Sumbawanews.com,- Setelah Undang-Undang Nomor 5 Tahun 2026 resmi diundangkan, Polri langsung bergerak cepat menyosialisasikan dan menyesuaikan seluruh peraturan pelaksanaannya. Kepolisian Republik Indonesia bertekad memastikan seluruh jajarannya memahami dan menjalankan ketentuan baru ini secara seragam, sekaligus menyelaraskan Peraturan Kapolri (Perkap) agar selaras dengan amanat undang-undang terbaru.
Kadiv Humas Polri, Irjen Pol Jhonny Edison Isir, menjelaskan bahwa ada dua pilar utama dalam langkah ini. Pertama, sosialisasi dan internalisasi UU Polri yang baru kepada seluruh anggota, mulai dari tingkat pusat hingga daerah. Tujuannya, menciptakan kesamaan pemahaman tentang kewenangan, tugas, dan tanggung jawab kepolisian dalam kerangka hukum yang lebih modern dan berorientasi pada hak asasi manusia.
“Kami tidak hanya memperbarui aturan, tapi juga membangun kesadaran kolektif di tubuh Polri,” ujar Jhonny dalam keterangan pers di Jakarta, Selasa (23/6/2026).
Pilar kedua adalah penyusunan dan revisi Perkap. Meski sebagian besar ketentuan dalam UU baru sejatinya merupakan penegasan terhadap aturan lama—seperti Pasal 32A yang mewajibkan pendidikan berbasis HAM, demokrasi, dan humanisme dalam pelatihan kepolisian yang sebelumnya sudah diatur dalam Perkap Nomor 14 Tahun 2015—Polri tetap berkomitmen melakukan penyesuaian teknis dan operasional.

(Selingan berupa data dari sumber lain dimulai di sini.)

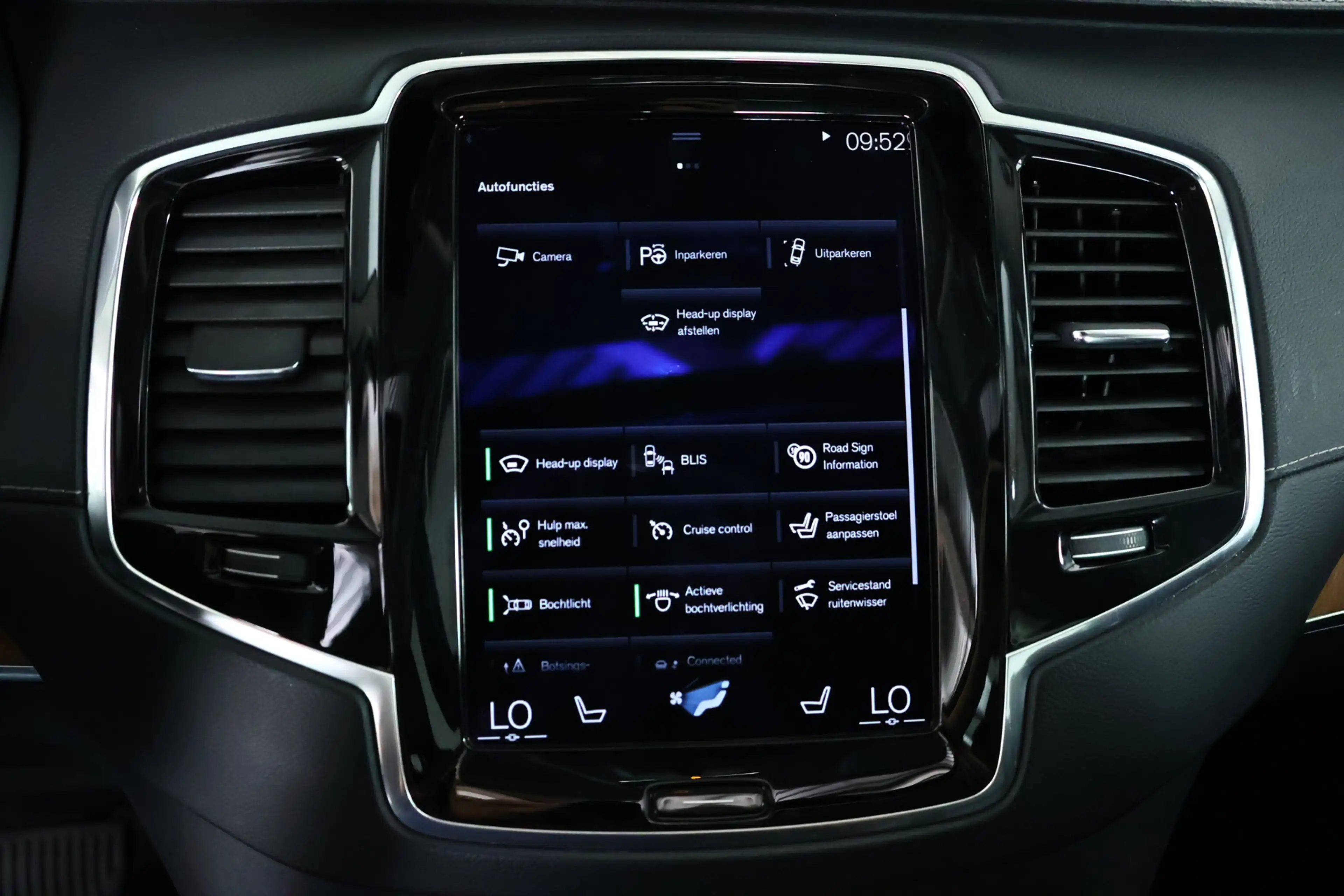Volvo XC90 2.0 T5 AWD Inscription Navi / Opendak / Trekhaak / — photo 28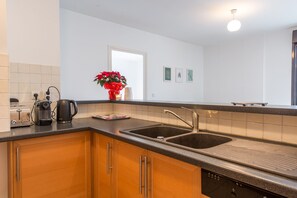 Fridge, microwave, oven, dishwasher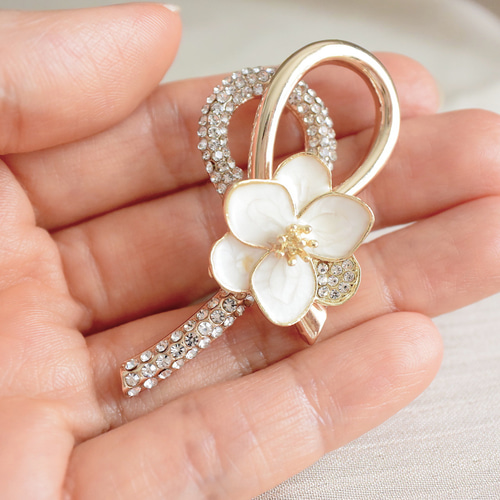 花のハート型イヤリング、リボンと花のブローチセット 選べる花飾りのノット結びリボンブローチ 入園入学 卒園卒業 ブローチ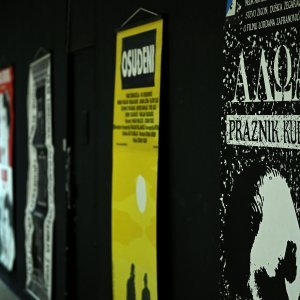 Izložba filmskih plakata postavljena u predvorju Kina SC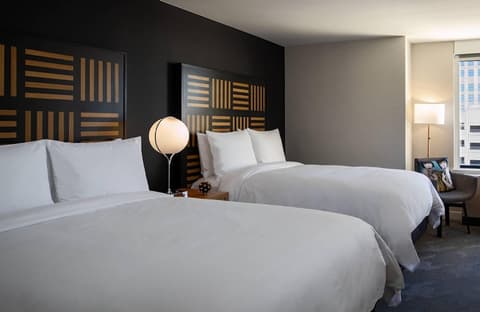 Renaissance Des Moines Savery Hotel, Room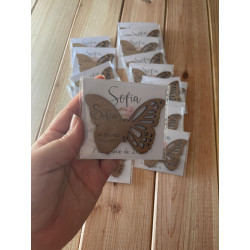 Imán mariposa de madera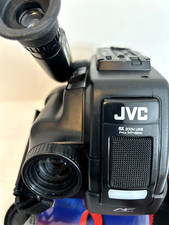 jvc compact vhs viudeomovie gr ax2 6x zoom low llx charger bag cassettes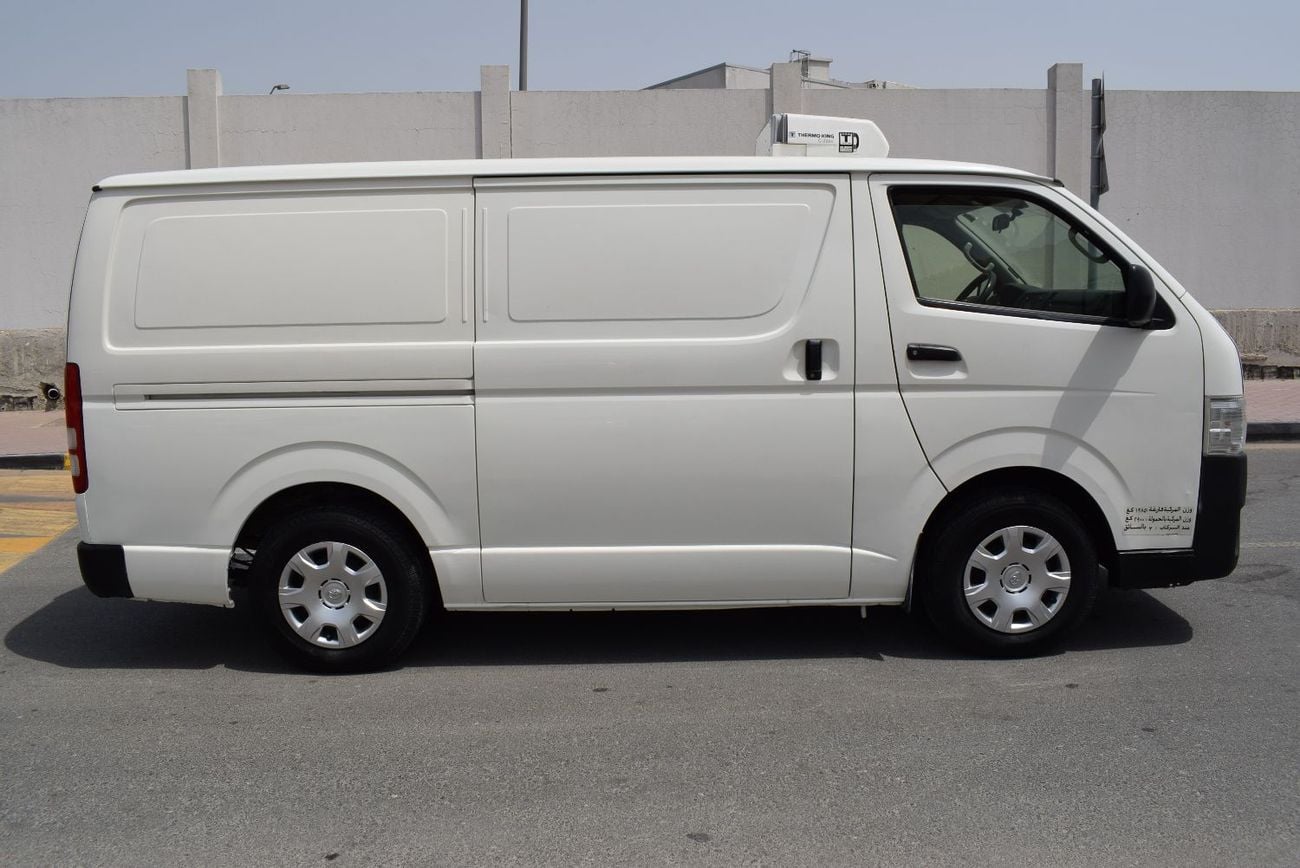 Toyota Hiace Toyota Hiace Std Roof Chiller, Model:2017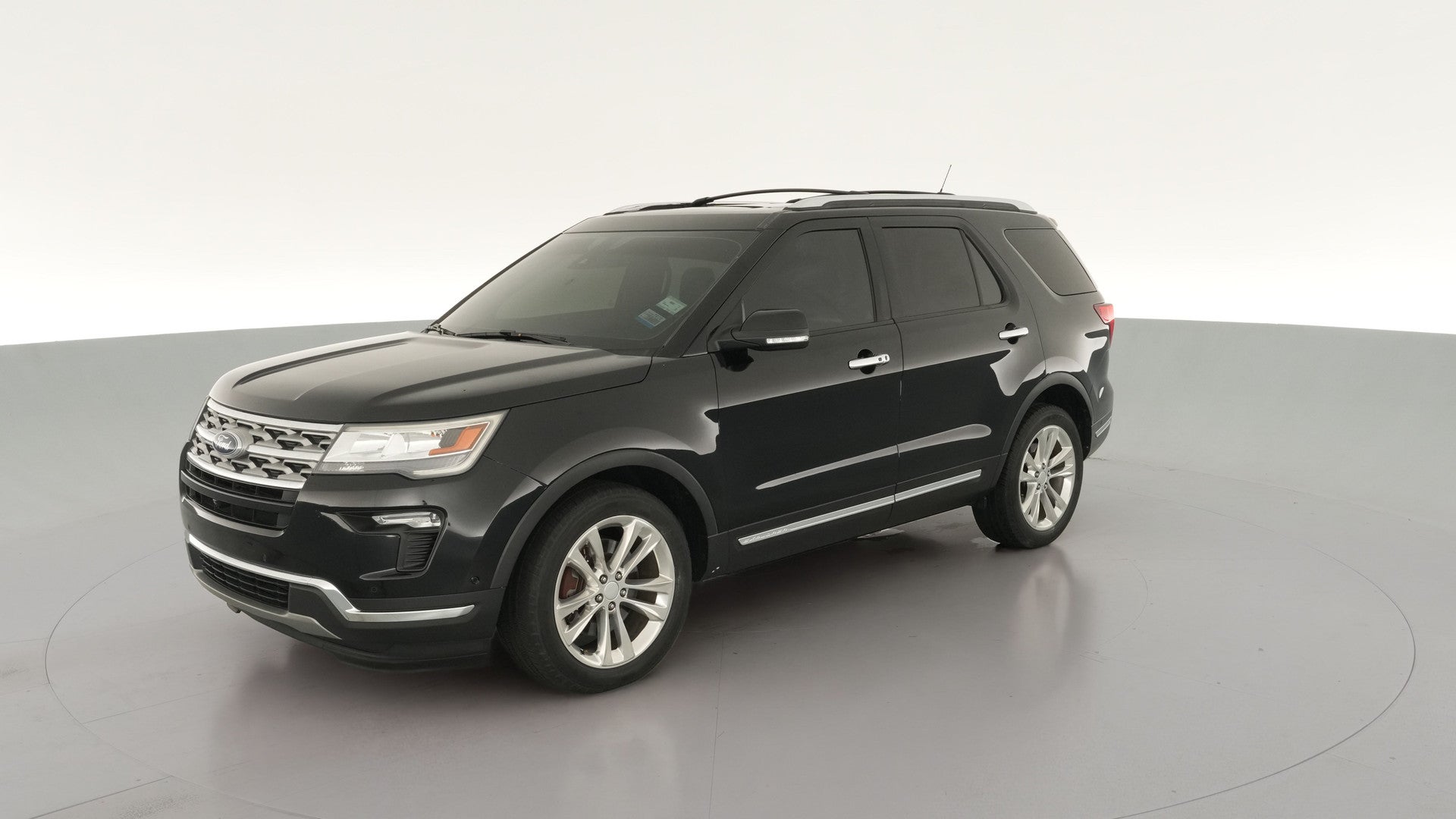 2018 Ford Explorer vehicle photo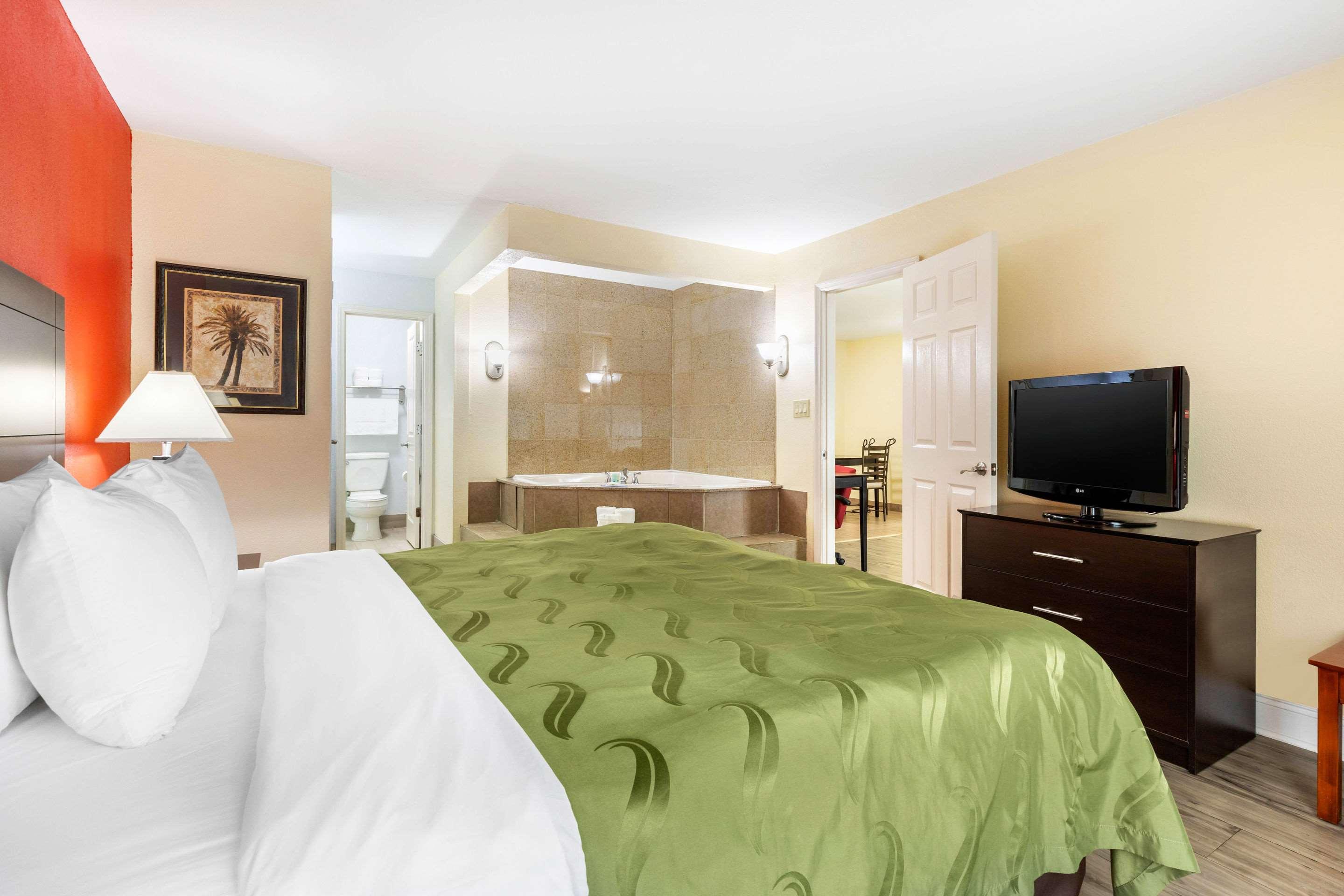 Quality Inn & Suites Лексингтон Экстерьер фото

“Perubahan bukan sekadar formalitas. Ini adalah upaya sistematis untuk memastikan pelayanan publik semakin responsif, transparan, dan berkeadilan,” tambah Jhonny.
Langkah ini juga sejalan dengan visi Polri Presisi—presepsi, presisi, dan responsibilitas—yang menekankan profesionalisme, akuntabilitas, dan kepekaan terhadap kebutuhan masyarakat. Dengan demikian, revisi UU Polri bukan hanya perubahan hukum, tapi transformasi budaya organisasi yang bertujuan memperkuat kepercayaan publik terhadap institusi kepolisian.
Dalam waktu dekat, tim khusus dari Biro Hukum dan HAM Polri akan mengoordinasikan penyusunan rancangan Perkap baru, yang akan melibatkan berbagai unit teknis, akademisi, dan perwakilan masyarakat sipil. Proses ini dijadwalkan rampung dalam enam bulan ke depan, sebelum diterapkan secara nasional.
Dengan langkah ini, Polri menegaskan bahwa adaptasi terhadap perubahan hukum bukanlah kewajiban, tapi pilihan strategis untuk menjadi institusi yang lebih modern, beradab, dan layak dipercaya.